Apple may be perennially popular in the general sense, but a closer look at the brand’s recent challenges, beyond the design aspects mentioned above, highlight some reasonable concerns. For example, one of the reasons Apple has always been so popular is because its devices were seen as less vulnerable to viruses. And for a time this was true. Unfortunately, in recent years, a whole set of Mac-specific viruses have cropped up, leaving users vulnerable. Though there are still fewer Mac viruses than viruses for Windows, their simple existence has left the Apple brand vulnerable to criticism.

Sales vulnerabilities

Finally, Apple’s persistent undervaluation is likely a reflection of its inconsistent sales. Most recently, the company missed its fiscal fourth-quarter iPhone sales estimates, leading to a 3% drop in its stock, and it’s expected that holiday sales won’t be enough to make up for that shortfall.
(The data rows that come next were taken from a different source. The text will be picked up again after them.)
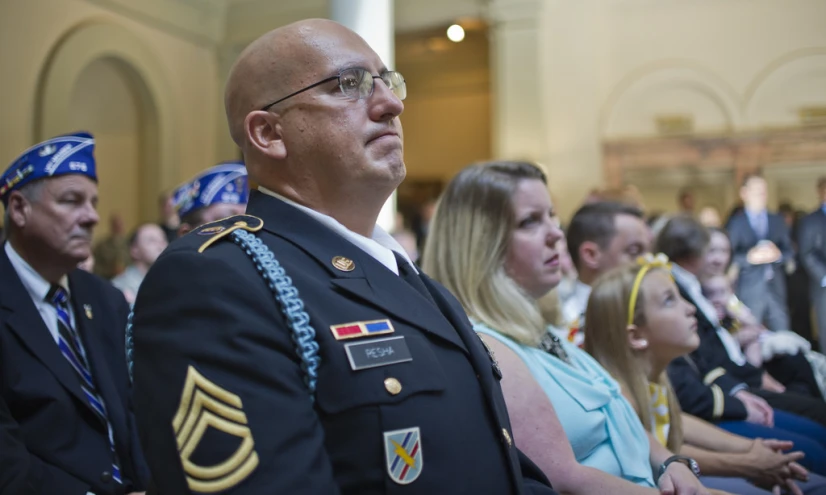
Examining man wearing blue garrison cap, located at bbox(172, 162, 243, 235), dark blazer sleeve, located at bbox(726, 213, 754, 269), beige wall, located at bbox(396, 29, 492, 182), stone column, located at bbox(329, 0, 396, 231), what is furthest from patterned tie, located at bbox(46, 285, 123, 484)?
beige wall, located at bbox(396, 29, 492, 182)

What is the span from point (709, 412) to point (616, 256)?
28.1 inches

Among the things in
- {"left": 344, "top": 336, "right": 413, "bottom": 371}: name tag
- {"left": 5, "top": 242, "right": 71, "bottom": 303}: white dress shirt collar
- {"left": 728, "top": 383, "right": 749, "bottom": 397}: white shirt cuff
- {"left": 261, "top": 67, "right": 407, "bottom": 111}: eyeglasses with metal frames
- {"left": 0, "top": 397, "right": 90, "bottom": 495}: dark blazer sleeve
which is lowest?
{"left": 728, "top": 383, "right": 749, "bottom": 397}: white shirt cuff

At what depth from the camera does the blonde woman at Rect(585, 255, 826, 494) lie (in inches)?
92.6

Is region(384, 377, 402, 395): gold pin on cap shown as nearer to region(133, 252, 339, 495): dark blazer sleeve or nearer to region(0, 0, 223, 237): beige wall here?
region(133, 252, 339, 495): dark blazer sleeve

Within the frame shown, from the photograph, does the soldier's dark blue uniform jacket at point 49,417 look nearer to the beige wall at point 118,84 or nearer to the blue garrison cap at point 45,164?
the blue garrison cap at point 45,164

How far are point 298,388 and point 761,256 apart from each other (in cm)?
619

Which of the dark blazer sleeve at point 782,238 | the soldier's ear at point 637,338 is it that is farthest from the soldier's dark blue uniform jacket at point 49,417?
the dark blazer sleeve at point 782,238

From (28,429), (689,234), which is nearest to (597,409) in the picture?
(28,429)

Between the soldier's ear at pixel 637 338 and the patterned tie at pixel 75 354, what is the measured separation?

This was despite record earnings, with a 20% revenue boost in the fourth quarter. In other words, Apple is undervalued, in large part because its investors expect so much of it.

With all this in mind, Apple is looking for alternative growth paths, which includes a new emphasis on augmented reality acquisitions. Recently, the company has bought at least 10 different small AR businesses, including TupleJump, PrimeSense and Akonia Holographics. Though not at the heart of Apple’s current business model, such a step forward could give it the competitive edge it needs to boost earnings and overall stock valuation.

Though most companies would be thrilled to be valued like Apple, even if it were being undercut, Apple could be doing better. It could still be part of the trillion-dollar club, and it likely will be again.

Disclosure: I do not own any of the stocks mentioned.